Já Plotnik discorda. “Está quase certamente relacionado com a necessidade de recursos – comida, água, abrigo – e isso faz sentido porque, na maior parte dos sítios onde elefantes asiáticos vivem na natureza há um aumento das perturbações humanas, levando à fragmentação do habitat, à sua perda e a uma redução dos recursos”. Não se trata de um fenómeno novo. Aliás, um dos grandes motores do surgimento de novos vírus – como a covid-19, que se suspeita ter surgido do contacto de animais selvagens com humanos – têm sido fenómenos como a desflorestação, que obriga a fauna a fugir para áreas humanas.
Nos arredores do parque nacional de Xishuangbanna, que se estende por quase 250 mil hectares de floresta tropical, uma das grandes perturbações são plantações intensivas de árvore da borracha ou cana de açúcar. E esta última cultura é muito intensiva em calorias, muito mais do que a alimentação normal dos elefantes, que devoram 150 a 200 kg de comida por dia – ou seja, na prática talvez estejam a ficar viciados em açúcar, incentivando-os a vaguear até mais longe à procura de petiscos do género.

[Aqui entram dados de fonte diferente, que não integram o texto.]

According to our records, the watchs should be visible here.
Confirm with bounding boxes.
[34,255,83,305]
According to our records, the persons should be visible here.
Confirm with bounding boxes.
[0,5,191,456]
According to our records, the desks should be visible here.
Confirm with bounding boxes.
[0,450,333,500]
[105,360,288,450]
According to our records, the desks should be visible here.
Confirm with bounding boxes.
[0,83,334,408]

“O grande medo é que a intensidade do conflito entre humanos e elefantes possa começar como um incómodo e crescer ao ponto que pessoas ou elefantes são mortos”, acrescentou Plotnik, à Times. Apesar de matar um elefante ser um crime punível com pena de morte na China, “isso já acontece em alguns países na Ásia”, alertou. “E prevê-se um futuro terrível para os elefantes se não revertermos essa tendência”.

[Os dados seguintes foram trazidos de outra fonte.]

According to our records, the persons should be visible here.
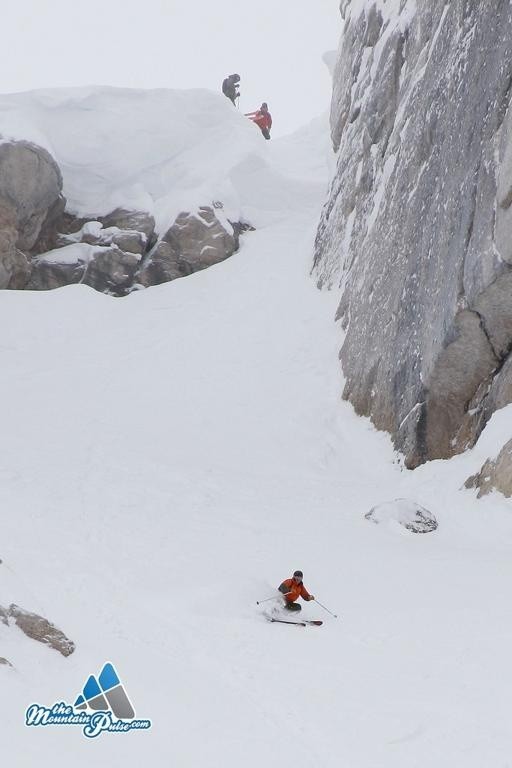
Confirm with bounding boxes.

A grande odisseia desta manada ainda não terminou, mas por agora a reação das autoridades chinesas tem sido saudada como um sucesso, evitando situações de confronto com os animais. A sua arma secreta tem sido atrair os animais de volta a casa ao “espalhar comida com um aroma forte, como milho, ananás e bananas”, explicou Chen Mingyong, professor de Ecologia e Ambiente na Universidade de Yunnan, à National Geographic. “Ao mesmo tempo, estamos a bloquear as estradas que levam a vilas e cidades, essencialmente dando aos elefantes uma única opção, seguir a estrada que escolhemos”, continuou. É que o problema de abusar na comida deixada para os animais é que estes se habituem a comida produzida por humanos – incentivando-os a invadirem terrenos agrícolas ou áreas urbanas, podendo aumentar as tensões com a população local.